Goal of the exercise = Restate the entire listing word for word.

* BEGIN *

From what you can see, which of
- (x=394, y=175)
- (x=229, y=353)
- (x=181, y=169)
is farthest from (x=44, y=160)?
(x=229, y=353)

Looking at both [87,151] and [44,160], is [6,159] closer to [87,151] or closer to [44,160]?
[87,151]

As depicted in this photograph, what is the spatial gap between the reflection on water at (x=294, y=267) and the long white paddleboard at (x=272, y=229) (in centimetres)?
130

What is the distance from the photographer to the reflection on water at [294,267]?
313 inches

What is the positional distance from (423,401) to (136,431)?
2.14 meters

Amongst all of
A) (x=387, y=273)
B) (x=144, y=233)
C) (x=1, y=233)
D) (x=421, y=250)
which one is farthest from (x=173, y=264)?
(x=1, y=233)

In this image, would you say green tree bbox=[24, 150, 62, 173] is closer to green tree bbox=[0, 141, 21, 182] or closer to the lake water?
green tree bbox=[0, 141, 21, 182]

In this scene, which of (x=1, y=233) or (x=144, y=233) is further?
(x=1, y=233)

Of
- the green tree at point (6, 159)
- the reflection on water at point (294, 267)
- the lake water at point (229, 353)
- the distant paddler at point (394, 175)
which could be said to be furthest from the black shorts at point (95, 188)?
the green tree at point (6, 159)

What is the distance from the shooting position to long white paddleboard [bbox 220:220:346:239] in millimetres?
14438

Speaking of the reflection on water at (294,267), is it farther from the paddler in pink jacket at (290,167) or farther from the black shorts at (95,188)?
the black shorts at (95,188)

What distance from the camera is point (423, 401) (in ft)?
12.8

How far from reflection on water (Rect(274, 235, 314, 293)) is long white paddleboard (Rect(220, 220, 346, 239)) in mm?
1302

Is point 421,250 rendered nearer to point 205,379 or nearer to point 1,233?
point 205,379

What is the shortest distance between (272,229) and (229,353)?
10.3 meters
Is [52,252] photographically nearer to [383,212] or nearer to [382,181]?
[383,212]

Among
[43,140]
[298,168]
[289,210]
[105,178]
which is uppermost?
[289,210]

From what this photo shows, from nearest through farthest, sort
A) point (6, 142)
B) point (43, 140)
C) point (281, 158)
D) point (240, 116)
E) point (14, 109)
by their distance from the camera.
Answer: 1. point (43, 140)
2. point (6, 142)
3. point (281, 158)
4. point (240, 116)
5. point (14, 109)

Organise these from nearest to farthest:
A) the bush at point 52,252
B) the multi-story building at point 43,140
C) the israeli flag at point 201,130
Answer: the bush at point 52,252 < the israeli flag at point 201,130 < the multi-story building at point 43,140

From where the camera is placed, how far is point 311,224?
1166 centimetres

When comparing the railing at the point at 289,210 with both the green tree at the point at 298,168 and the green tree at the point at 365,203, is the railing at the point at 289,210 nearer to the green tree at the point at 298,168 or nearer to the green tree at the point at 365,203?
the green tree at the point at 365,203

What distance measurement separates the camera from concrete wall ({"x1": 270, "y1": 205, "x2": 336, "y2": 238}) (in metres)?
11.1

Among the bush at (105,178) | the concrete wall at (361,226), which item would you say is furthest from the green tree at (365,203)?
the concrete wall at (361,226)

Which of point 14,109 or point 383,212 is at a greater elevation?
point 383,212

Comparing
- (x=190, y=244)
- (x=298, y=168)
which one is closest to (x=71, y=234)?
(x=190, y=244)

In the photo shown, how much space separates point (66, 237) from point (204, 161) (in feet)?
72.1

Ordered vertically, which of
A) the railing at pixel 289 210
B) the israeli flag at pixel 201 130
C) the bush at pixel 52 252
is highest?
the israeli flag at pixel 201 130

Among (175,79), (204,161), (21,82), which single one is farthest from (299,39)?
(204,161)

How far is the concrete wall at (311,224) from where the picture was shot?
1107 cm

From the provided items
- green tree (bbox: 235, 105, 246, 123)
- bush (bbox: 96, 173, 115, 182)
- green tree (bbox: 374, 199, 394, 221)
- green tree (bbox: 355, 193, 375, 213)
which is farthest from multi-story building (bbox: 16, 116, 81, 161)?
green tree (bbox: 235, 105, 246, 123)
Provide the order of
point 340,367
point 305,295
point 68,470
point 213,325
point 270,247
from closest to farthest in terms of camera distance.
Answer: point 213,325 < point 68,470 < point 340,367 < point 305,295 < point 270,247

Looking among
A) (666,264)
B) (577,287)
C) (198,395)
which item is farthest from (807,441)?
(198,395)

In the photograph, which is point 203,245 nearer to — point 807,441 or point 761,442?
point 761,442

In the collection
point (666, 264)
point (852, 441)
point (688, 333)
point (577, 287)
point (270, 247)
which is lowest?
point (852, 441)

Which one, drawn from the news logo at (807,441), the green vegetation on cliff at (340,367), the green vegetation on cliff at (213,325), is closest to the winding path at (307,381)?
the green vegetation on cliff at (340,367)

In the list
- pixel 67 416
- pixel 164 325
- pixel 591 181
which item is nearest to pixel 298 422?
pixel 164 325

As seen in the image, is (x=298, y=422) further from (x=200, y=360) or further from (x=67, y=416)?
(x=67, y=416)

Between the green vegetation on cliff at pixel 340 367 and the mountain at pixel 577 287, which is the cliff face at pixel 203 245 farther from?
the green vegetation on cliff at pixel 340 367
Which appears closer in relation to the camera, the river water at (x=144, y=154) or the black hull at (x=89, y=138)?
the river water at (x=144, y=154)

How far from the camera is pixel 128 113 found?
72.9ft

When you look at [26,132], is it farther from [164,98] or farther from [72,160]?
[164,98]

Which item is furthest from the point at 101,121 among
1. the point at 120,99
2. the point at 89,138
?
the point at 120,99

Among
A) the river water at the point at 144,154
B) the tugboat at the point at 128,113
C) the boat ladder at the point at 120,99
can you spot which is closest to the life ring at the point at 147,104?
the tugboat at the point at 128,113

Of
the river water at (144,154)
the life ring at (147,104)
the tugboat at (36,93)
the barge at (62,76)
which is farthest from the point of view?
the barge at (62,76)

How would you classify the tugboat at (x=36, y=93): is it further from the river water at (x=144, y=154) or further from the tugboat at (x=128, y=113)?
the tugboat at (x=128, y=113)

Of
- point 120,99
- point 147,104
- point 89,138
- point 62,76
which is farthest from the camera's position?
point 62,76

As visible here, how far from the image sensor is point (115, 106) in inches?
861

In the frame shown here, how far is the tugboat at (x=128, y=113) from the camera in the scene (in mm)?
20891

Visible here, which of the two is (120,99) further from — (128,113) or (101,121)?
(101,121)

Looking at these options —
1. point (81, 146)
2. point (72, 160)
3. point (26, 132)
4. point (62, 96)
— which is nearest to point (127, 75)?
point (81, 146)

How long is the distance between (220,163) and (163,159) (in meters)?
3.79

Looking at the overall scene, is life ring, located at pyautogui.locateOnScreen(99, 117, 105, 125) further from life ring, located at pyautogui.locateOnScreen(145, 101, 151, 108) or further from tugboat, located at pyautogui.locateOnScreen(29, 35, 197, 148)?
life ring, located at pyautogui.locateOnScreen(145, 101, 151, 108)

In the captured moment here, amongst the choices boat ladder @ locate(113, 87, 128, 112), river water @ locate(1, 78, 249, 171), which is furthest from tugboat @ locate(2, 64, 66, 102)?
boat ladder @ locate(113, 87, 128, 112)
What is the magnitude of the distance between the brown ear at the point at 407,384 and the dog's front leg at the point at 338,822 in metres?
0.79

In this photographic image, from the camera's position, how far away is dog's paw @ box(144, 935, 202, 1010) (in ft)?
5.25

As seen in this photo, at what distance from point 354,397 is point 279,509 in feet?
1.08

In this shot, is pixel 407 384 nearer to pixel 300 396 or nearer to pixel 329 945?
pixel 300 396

* END *

Complete answer =
From what you can see, which of
- (x=394, y=175)
- (x=229, y=353)
- (x=181, y=169)
is farthest from (x=44, y=160)?
(x=229, y=353)

Looking at both [87,151] and [44,160], is [6,159] closer to [87,151] or closer to [44,160]?
[87,151]

As depicted in this photograph, what is the spatial gap between the reflection on water at (x=294, y=267) and the long white paddleboard at (x=272, y=229) (in centimetres)?
130

What is the distance from the photographer to the reflection on water at [294,267]?
313 inches

What is the positional distance from (423,401) to (136,431)?
2.14 meters

Amongst all of
A) (x=387, y=273)
B) (x=144, y=233)
C) (x=1, y=233)
D) (x=421, y=250)
which one is farthest from (x=173, y=264)?
(x=1, y=233)

In this image, would you say green tree bbox=[24, 150, 62, 173] is closer to green tree bbox=[0, 141, 21, 182] or closer to the lake water?
green tree bbox=[0, 141, 21, 182]

In this scene, which of (x=1, y=233) or (x=144, y=233) is further?
(x=1, y=233)

Of
- the green tree at point (6, 159)
- the reflection on water at point (294, 267)
- the lake water at point (229, 353)
- the distant paddler at point (394, 175)
which could be said to be furthest from the black shorts at point (95, 188)?
the green tree at point (6, 159)

What is the distance from the shooting position to long white paddleboard [bbox 220:220:346:239] in millimetres?
14438

Speaking of the reflection on water at (294,267), is it farther from the paddler in pink jacket at (290,167) or farther from the black shorts at (95,188)?
the black shorts at (95,188)

What distance from the camera is point (423, 401) (in ft)?
12.8

How far from reflection on water (Rect(274, 235, 314, 293)) is long white paddleboard (Rect(220, 220, 346, 239)) in mm?
1302

Is point 421,250 rendered nearer to point 205,379 or nearer to point 1,233?
point 205,379

What is the shortest distance between (272,229) and (229,353)?
10.3 meters
Is [52,252] photographically nearer to [383,212] or nearer to [382,181]?
[383,212]

Among
[43,140]
[298,168]
[289,210]
[105,178]
which is uppermost?
[289,210]

From what this photo shows, from nearest through farthest, sort
A) point (6, 142)
B) point (43, 140)
C) point (281, 158)
D) point (240, 116)
E) point (14, 109)
by their distance from the camera.
Answer: 1. point (43, 140)
2. point (6, 142)
3. point (281, 158)
4. point (240, 116)
5. point (14, 109)

Organise these from nearest to farthest:
A) the bush at point 52,252
B) the multi-story building at point 43,140
C) the israeli flag at point 201,130
Answer: the bush at point 52,252 < the israeli flag at point 201,130 < the multi-story building at point 43,140

From where the camera is placed, how far is point 311,224?
1166 centimetres

When comparing the railing at the point at 289,210 with both the green tree at the point at 298,168 and the green tree at the point at 365,203, is the railing at the point at 289,210 nearer to the green tree at the point at 298,168 or nearer to the green tree at the point at 365,203?
the green tree at the point at 365,203

What distance measurement separates the camera from concrete wall ({"x1": 270, "y1": 205, "x2": 336, "y2": 238}) (in metres)?
11.1

Among the bush at (105,178) | the concrete wall at (361,226), which item would you say is furthest from the green tree at (365,203)?
the concrete wall at (361,226)

Which of point 14,109 or point 383,212 is at a greater elevation?
point 383,212

Comparing
- (x=190, y=244)
- (x=298, y=168)
which one is closest to (x=71, y=234)?
(x=190, y=244)

In the photo shown, how much space separates point (66, 237) from point (204, 161) (in feet)?
72.1

Ordered vertically, which of
A) the railing at pixel 289 210
B) the israeli flag at pixel 201 130
C) the bush at pixel 52 252
is highest?
the israeli flag at pixel 201 130

Among (175,79), (204,161), (21,82), which single one is farthest from (299,39)?
(204,161)

How far is the concrete wall at (311,224) from where the picture was shot?
1107 cm

From the provided items
- green tree (bbox: 235, 105, 246, 123)
- bush (bbox: 96, 173, 115, 182)
- green tree (bbox: 374, 199, 394, 221)
- green tree (bbox: 355, 193, 375, 213)
which is farthest from multi-story building (bbox: 16, 116, 81, 161)?
green tree (bbox: 235, 105, 246, 123)
Provide the order of
point 340,367
point 305,295
point 68,470
point 213,325
point 270,247
from closest to farthest in terms of camera distance.
Answer: point 213,325 < point 68,470 < point 340,367 < point 305,295 < point 270,247

Looking among
A) (666,264)
B) (577,287)
C) (198,395)
which item is farthest from (807,441)?
(198,395)

In the photograph, which is point 203,245 nearer to — point 807,441 or point 761,442?
point 761,442

In the collection
point (666, 264)
point (852, 441)
point (688, 333)
point (577, 287)
point (270, 247)
which is lowest?
point (852, 441)

Which one, drawn from the news logo at (807,441), the green vegetation on cliff at (340,367), the green vegetation on cliff at (213,325), is closest to the winding path at (307,381)?
the green vegetation on cliff at (340,367)

In the list
- pixel 67 416
- pixel 164 325
- pixel 591 181
which item is nearest to pixel 298 422?
pixel 164 325

As seen in the image, is (x=298, y=422) further from (x=200, y=360) or further from (x=67, y=416)?
(x=67, y=416)

Between the green vegetation on cliff at pixel 340 367 and the mountain at pixel 577 287, which is the cliff face at pixel 203 245 farther from?
the green vegetation on cliff at pixel 340 367
Which appears closer in relation to the camera, the river water at (x=144, y=154) or the black hull at (x=89, y=138)?
the river water at (x=144, y=154)

How far from the camera is pixel 128 113 found?
72.9ft

When you look at [26,132], is it farther from [164,98] or farther from [72,160]?
[164,98]

Which item is furthest from the point at 101,121 among
1. the point at 120,99
2. the point at 89,138
?
the point at 120,99

Among
A) the river water at the point at 144,154
B) the tugboat at the point at 128,113
C) the boat ladder at the point at 120,99
can you spot which is closest to the life ring at the point at 147,104?
the tugboat at the point at 128,113

Of
the river water at (144,154)
the life ring at (147,104)
the tugboat at (36,93)
the barge at (62,76)
which is farthest from the point of view?
the barge at (62,76)

How would you classify the tugboat at (x=36, y=93): is it further from the river water at (x=144, y=154) or further from the tugboat at (x=128, y=113)?
the tugboat at (x=128, y=113)

Of
- point 120,99
- point 147,104
- point 89,138
- point 62,76
which is farthest from the camera's position?
point 62,76

As visible here, how far from the image sensor is point (115, 106) in inches?
861

In the frame shown here, how far is the tugboat at (x=128, y=113) from the camera in the scene (in mm)?
20891

Visible here, which of the two is (120,99) further from — (128,113) or (101,121)?
(101,121)

Looking at these options —
1. point (81, 146)
2. point (72, 160)
3. point (26, 132)
4. point (62, 96)
— which is nearest to point (127, 75)?
point (81, 146)

How long is the distance between (220,163) and (163,159) (in meters)?
3.79

Looking at the overall scene, is life ring, located at pyautogui.locateOnScreen(99, 117, 105, 125) further from life ring, located at pyautogui.locateOnScreen(145, 101, 151, 108) or further from tugboat, located at pyautogui.locateOnScreen(29, 35, 197, 148)?
life ring, located at pyautogui.locateOnScreen(145, 101, 151, 108)

In the captured moment here, amongst the choices boat ladder @ locate(113, 87, 128, 112), river water @ locate(1, 78, 249, 171), which is furthest from tugboat @ locate(2, 64, 66, 102)?
boat ladder @ locate(113, 87, 128, 112)
What is the magnitude of the distance between the brown ear at the point at 407,384 and the dog's front leg at the point at 338,822 in metres?
0.79

In this photographic image, from the camera's position, how far away is dog's paw @ box(144, 935, 202, 1010) (in ft)?
5.25

As seen in this photo, at what distance from point 354,397 is point 279,509 in feet?
1.08

In this shot, is pixel 407 384 nearer to pixel 300 396 or nearer to pixel 329 945?
pixel 300 396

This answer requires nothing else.